**Excerpted passage:**
It is plain from the form of the question that Nietzsche’s conception of art was not the ordinary conception.
The art of a people was not to be accounted for by their whims and fancies; it was to be determined by need. What does not spring from necessity is not art. Unless a people need art as they need bread, how can their art be great?
But to satisfy what imperious need did the Greeks create tragedy?
Nietzsche found the solution of the problem in the myth of Apollo and Dionysos: and the antithesis he there discovered he afterwards employed in art, literature, philosophy, morality, and life itself. Mythology, he saw, was no less than the spiritual history of a people, the records of its moods, its periods of spiritual doubt, despair, and triumph.
In the story of the coming of Dionysos into Greece, of the resistance of Apollo, and of the final reconciliation, Nietzsche saw the outlines of spiritual movements mythically veiled, the phases of the myth corresponding to historic phases of the Greek mind.
The coming of Dionysos was a popular movement of ideas: the resistance of Apollo was a popular movement of conservatism: the reconciliation was a compromise. Regarded in this way, the myth becomes history of the most intimate nature, and records the history of the Greek soul during several centuries.

**Written instruction A:**
Format the records from their first line through the line containing "8V6L36 5H33L31 6L27" as a Markdown table with the columns Row and Line, numbering each row and leaving out blank lines.
The records are unrelated to the text.

**Dataset items:**
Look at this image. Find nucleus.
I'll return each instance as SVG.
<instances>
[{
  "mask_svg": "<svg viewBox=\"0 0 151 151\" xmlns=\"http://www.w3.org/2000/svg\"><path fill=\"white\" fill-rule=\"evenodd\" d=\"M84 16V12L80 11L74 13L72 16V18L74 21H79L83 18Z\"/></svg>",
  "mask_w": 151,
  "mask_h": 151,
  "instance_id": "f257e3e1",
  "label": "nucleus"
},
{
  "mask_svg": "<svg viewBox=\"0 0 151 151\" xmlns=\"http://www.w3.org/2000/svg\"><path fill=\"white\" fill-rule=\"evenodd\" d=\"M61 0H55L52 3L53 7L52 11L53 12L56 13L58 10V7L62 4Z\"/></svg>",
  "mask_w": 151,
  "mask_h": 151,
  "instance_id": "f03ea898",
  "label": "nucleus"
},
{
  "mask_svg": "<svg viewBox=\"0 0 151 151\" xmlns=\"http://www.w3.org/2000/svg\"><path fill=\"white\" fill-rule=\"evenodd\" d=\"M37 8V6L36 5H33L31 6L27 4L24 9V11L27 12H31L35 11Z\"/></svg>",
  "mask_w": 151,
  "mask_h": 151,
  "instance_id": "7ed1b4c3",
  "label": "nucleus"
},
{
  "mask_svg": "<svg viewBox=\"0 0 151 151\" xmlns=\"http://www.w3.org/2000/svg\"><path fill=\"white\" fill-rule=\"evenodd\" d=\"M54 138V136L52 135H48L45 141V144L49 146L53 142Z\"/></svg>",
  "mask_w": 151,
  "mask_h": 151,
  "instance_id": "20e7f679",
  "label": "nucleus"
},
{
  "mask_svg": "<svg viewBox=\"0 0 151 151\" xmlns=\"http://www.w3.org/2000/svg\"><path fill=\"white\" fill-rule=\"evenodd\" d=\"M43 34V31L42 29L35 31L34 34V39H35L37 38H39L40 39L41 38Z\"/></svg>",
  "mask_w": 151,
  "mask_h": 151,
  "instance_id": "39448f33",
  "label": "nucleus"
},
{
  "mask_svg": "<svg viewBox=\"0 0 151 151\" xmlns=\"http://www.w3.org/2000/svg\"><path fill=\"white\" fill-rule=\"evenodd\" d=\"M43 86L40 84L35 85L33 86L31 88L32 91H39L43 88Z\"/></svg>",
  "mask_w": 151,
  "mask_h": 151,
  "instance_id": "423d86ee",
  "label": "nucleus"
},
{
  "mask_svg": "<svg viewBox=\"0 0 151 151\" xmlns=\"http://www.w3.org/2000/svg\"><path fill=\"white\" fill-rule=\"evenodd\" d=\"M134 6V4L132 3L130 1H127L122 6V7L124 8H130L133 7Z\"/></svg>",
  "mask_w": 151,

**Written instruction B:**
Retype the stretch of the passage on Nietzsche and Greek tragedy from "But to satisfy" through "despair, and triumph.".

**Written reply A:**
| Row | Line |
|---|---|
| 1 | Look at this image. Find nucleus. |
| 2 | I'll return each instance as SVG. |
| 3 | <instances> |
| 4 | [{ |
| 5 |   "mask_svg": "<svg viewBox=\"0 0 151 151\" xmlns=\"http://www.w3.org/2000/svg\"><path fill=\"white\" fill-rule=\"evenodd\" d=\"M84 16V12L80 11L74 13L72 16V18L74 21H79L83 18Z\"/></svg>", |
| 6 |   "mask_w": 151, |
| 7 |   "mask_h": 151, |
| 8 |   "instance_id": "f257e3e1", |
| 9 |   "label": "nucleus" |
| 10 | }, |
| 11 | { |
| 12 |   "mask_svg": "<svg viewBox=\"0 0 151 151\" xmlns=\"http://www.w3.org/2000/svg\"><path fill=\"white\" fill-rule=\"evenodd\" d=\"M61 0H55L52 3L53 7L52 11L53 12L56 13L58 10V7L62 4Z\"/></svg>", |
| 13 |   "mask_w": 151, |
| 14 |   "mask_h": 151, |
| 15 |   "instance_id": "f03ea898", |
| 16 |   "label": "nucleus" |
| 17 | }, |
| 18 | { |
| 19 |   "mask_svg": "<svg viewBox=\"0 0 151 151\" xmlns=\"http://www.w3.org/2000/svg\"><path fill=\"white\" fill-rule=\"evenodd\" d=\"M37 8V6L36 5H33L31 6L27 4L24 9V11L27 12H31L35 11Z\"/></svg>", |

**Written reply B:**
But to satisfy what imperious need did the Greeks create tragedy?
Nietzsche found the solution of the problem in the myth of Apollo and Dionysos: and the antithesis he there discovered he afterwards employed in art, literature, philosophy, morality, and life itself. Mythology, he saw, was no less than the spiritual history of a people, the records of its moods, its periods of spiritual doubt, despair, and triumph.